How else to explain this?
He is warning about a developing US debt crisis. He has a decidedly nasty lefty spin to his warning but he sticks to facts in this warning and he is correct to issue the warning.
Take heed.
He writes for The New York Times:
The odds of a self-inflicted US debt crisis now look pretty good: hard-line Republicans are eager to hold the economy hostage, Democrats are in no mood to make concessions, and Trump is both spiteful and ignorant. So it looks fairly likely that by October or so there will come a day when the U.S. government stops paying some of its bills, including interest on debt.-RW
How bad will that be? The truth is that we don’t know; but it may be helpful to talk about *why* we don’t know.
Until now, US debt has played a special role in the world economy, because it is — or was — the ultimate safe asset, the thing people can use to secure transactions with no questions about it retaining its value. In a way, the dollar is to other moneys as money is to other assets, and US dollar debt is the form in which dollars are held with ultimate safety.
Taking away that role could be very nasty...
Suppose that everyone expected normal payments to resume, with back interest, in a couple of weeks. In that case, even a slight discount on, say, Treasury bills would make them a very good investment — so speculators would basically step in and support the value of U.S. debt despite temporary default. In that case default might not be that big a deal.

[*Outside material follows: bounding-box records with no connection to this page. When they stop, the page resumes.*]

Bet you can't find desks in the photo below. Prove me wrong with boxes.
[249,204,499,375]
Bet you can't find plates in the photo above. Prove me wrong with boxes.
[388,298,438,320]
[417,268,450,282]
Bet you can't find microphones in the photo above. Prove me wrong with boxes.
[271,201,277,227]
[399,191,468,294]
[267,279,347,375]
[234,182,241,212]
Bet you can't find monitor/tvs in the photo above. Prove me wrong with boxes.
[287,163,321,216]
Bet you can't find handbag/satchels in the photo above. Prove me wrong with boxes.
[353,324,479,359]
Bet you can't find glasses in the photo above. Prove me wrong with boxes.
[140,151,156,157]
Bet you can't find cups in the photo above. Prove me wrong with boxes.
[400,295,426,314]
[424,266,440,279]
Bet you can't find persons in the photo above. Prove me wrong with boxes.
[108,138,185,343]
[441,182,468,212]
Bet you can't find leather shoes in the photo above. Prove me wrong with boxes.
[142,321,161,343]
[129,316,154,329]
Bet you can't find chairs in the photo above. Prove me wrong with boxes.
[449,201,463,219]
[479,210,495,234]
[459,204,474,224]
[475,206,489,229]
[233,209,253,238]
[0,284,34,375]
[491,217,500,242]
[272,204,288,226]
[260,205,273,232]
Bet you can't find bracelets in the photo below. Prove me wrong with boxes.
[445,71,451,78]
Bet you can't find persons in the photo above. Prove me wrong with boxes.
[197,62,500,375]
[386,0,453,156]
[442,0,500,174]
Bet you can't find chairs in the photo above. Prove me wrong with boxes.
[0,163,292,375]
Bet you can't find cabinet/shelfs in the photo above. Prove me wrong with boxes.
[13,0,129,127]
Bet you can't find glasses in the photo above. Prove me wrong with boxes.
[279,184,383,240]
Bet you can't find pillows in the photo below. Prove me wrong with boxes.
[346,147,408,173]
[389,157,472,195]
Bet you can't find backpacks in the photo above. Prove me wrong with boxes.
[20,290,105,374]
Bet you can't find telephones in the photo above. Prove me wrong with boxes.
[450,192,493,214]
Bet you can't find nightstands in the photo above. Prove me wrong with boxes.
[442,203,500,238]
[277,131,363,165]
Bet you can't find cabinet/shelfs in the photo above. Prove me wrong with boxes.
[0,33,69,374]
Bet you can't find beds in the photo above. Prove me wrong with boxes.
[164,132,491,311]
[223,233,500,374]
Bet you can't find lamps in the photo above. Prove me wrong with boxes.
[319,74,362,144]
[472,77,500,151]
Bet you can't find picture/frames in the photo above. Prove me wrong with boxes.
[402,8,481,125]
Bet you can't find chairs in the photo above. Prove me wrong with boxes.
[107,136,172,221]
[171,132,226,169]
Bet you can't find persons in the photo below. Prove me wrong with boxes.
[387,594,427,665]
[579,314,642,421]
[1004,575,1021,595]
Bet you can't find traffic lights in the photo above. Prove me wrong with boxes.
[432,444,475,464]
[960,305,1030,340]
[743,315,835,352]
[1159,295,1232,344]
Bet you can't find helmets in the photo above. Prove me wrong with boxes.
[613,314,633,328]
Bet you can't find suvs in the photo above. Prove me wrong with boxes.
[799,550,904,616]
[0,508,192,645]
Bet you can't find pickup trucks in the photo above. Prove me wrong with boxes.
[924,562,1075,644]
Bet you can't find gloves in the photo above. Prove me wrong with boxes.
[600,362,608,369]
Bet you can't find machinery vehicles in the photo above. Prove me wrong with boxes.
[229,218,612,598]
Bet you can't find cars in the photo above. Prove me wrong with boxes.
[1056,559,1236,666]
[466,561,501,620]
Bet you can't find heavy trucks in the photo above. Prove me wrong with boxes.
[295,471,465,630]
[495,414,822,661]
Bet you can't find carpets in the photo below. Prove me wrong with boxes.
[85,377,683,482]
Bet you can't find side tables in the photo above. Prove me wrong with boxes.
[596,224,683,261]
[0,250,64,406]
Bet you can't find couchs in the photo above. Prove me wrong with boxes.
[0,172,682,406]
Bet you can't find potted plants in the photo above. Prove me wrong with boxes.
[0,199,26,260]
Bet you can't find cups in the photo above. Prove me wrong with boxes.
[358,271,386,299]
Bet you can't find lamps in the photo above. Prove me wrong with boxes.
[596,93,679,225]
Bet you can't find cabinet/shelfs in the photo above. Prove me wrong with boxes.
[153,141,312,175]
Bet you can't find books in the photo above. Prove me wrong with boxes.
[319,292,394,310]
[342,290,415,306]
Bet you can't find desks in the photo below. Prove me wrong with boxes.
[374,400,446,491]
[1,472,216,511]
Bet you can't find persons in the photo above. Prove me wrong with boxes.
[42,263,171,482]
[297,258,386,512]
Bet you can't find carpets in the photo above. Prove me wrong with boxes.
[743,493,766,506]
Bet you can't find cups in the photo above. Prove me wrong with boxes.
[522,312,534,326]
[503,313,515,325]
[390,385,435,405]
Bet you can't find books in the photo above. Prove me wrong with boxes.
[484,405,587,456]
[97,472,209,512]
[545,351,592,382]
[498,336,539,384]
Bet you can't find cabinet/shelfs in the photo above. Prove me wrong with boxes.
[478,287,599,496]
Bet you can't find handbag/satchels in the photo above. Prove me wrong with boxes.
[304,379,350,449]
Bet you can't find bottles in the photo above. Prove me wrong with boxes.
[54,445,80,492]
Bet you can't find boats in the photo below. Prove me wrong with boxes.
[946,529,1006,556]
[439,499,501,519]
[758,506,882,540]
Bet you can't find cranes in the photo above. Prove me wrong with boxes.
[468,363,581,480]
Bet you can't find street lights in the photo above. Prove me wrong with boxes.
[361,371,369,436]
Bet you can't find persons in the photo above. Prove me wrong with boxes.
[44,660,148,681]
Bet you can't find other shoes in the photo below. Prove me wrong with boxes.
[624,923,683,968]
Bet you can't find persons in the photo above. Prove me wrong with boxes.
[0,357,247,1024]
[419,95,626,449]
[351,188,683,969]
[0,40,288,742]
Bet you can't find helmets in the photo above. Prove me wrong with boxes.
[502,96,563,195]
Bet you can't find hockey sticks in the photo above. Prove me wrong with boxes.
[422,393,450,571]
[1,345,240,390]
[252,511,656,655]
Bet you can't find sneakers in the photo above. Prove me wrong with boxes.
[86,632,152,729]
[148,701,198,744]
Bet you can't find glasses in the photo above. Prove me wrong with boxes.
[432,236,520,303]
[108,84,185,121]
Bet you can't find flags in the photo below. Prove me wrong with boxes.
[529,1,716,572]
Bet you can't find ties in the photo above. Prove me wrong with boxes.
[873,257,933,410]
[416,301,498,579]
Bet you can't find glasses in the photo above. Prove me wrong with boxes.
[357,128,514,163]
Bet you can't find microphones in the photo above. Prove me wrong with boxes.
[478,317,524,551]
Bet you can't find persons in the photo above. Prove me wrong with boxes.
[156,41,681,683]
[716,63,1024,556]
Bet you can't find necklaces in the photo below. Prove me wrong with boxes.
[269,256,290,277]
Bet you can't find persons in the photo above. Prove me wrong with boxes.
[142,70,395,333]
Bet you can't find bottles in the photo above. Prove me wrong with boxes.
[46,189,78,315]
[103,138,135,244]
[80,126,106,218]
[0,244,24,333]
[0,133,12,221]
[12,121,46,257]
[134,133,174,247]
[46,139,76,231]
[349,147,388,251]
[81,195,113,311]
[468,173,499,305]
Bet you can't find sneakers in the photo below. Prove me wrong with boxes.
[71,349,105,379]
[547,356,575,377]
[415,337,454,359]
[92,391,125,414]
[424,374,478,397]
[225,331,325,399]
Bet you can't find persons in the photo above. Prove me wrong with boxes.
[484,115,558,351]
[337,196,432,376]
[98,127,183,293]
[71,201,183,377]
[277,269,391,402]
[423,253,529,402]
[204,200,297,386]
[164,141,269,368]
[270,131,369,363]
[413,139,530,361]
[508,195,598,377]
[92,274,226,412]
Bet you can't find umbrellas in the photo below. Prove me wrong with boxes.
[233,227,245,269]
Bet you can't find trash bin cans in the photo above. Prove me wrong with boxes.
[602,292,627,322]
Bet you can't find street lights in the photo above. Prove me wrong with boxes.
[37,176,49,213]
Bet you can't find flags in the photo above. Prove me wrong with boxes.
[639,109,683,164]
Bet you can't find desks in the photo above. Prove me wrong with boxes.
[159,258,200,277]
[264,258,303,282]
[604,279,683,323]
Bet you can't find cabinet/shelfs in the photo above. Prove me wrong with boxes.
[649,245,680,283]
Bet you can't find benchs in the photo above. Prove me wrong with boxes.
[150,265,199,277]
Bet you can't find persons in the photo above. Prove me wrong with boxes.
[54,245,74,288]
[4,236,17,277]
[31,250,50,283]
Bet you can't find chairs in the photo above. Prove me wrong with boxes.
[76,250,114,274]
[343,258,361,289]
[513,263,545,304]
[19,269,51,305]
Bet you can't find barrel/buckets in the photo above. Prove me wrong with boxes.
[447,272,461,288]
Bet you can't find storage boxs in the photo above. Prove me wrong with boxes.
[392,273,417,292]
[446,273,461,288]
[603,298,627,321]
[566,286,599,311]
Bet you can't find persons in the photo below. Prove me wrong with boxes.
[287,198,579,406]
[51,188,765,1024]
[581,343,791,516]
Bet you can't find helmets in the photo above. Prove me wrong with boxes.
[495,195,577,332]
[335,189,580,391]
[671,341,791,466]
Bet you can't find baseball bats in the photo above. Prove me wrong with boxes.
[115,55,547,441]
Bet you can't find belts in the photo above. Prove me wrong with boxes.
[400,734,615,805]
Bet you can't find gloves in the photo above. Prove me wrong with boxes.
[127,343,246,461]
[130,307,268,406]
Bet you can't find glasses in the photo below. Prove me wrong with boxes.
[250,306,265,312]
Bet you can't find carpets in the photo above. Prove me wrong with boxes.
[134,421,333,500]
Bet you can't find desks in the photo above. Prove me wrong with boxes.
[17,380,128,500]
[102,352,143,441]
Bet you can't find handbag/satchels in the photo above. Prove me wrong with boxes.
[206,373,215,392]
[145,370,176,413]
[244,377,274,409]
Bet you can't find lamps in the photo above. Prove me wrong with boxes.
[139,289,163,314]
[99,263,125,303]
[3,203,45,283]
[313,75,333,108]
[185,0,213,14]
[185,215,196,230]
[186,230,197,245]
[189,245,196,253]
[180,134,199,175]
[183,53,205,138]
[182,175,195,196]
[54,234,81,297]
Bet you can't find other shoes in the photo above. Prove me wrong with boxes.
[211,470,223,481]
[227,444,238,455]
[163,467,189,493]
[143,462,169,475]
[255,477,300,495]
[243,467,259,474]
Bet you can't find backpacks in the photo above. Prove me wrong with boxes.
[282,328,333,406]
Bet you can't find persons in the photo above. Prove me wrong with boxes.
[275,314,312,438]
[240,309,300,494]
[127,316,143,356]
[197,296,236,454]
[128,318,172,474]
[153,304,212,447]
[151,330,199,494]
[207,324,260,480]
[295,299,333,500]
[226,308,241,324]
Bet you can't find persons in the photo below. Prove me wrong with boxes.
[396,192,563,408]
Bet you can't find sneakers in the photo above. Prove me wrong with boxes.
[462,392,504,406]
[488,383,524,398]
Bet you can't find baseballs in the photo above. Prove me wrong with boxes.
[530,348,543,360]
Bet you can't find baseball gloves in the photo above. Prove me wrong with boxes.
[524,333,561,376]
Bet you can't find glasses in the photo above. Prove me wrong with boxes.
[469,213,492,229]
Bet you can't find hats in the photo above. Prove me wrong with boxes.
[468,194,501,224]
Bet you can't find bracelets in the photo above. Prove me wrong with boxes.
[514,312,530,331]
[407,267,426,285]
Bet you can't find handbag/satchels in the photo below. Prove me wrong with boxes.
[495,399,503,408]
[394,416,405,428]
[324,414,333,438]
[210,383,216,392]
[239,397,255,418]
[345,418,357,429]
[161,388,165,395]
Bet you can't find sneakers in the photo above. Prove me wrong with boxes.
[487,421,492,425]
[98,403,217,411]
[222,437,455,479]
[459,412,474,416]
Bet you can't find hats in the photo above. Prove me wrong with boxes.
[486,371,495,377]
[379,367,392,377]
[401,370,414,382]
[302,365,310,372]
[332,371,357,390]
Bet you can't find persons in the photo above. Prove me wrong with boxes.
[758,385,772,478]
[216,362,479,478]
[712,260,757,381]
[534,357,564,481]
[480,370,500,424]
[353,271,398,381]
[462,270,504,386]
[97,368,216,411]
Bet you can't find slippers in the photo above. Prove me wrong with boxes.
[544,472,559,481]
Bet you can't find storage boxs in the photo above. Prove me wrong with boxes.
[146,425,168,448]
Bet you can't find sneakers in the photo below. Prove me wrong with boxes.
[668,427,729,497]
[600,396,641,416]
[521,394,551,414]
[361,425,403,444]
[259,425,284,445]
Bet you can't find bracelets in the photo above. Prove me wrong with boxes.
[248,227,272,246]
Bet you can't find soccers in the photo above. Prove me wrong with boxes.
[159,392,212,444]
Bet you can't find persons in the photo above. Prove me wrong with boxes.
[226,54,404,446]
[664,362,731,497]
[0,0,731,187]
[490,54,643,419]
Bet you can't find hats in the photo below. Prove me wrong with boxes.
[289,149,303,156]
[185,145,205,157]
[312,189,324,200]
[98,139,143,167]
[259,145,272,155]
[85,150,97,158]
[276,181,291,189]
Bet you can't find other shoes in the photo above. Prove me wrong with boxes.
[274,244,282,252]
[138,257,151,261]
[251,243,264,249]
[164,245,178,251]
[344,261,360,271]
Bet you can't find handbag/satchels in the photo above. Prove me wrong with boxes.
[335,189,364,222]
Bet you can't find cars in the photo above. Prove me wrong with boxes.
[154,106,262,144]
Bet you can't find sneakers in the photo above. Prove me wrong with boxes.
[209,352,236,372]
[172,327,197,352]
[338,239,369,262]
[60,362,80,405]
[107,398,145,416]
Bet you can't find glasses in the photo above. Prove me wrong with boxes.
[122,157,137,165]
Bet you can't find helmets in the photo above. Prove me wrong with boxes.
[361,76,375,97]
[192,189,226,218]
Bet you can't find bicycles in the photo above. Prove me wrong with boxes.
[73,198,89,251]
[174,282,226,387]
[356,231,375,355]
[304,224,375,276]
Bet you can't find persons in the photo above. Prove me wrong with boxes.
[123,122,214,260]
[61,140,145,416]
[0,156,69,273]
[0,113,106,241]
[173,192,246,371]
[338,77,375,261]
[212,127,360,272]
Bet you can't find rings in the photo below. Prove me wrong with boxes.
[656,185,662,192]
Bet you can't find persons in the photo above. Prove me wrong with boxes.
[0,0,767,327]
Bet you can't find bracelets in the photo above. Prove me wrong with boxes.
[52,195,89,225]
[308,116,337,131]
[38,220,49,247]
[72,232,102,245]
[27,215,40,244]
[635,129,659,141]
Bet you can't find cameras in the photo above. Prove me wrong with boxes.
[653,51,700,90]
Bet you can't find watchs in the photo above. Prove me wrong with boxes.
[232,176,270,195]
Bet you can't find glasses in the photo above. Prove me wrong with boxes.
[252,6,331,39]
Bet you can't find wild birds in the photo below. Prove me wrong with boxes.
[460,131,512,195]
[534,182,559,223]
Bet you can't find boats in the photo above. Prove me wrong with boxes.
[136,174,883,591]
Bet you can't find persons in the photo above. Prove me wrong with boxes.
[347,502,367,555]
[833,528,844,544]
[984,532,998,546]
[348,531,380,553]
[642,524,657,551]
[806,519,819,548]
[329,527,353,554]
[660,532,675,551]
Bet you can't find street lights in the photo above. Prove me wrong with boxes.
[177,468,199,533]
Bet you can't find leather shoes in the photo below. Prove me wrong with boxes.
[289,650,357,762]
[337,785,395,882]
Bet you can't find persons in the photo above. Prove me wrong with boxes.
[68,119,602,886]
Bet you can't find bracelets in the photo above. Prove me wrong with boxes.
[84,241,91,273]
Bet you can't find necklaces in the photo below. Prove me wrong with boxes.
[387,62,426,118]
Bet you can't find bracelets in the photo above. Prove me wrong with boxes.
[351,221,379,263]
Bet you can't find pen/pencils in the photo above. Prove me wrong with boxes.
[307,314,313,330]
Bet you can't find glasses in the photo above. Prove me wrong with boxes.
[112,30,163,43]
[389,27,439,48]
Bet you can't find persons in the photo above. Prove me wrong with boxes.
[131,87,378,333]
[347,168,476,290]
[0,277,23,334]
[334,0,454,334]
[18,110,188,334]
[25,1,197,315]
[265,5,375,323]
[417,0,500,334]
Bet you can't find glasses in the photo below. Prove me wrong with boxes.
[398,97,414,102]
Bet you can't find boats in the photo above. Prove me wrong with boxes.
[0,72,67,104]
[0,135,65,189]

The big problem would come if investors see the default as more than a temporary glitch — if they see it as a sign of enduring, critical dysfunction in American governance. In that case they wouldn’t necessarily step in to buy our debt, and their confidence in the whole economic edifice would take a severe hit.
But of course that’s implausible. To see default by a basically solvent government as more than a mere glitch, you’d have to believe that we have an unbridgeable partisan divide, with one party largely dominated by extremists, and with a president who is ignorant, incompetent, and vindictive.
Oh, wait.
He got it half right when he said one party is dominated by extremists.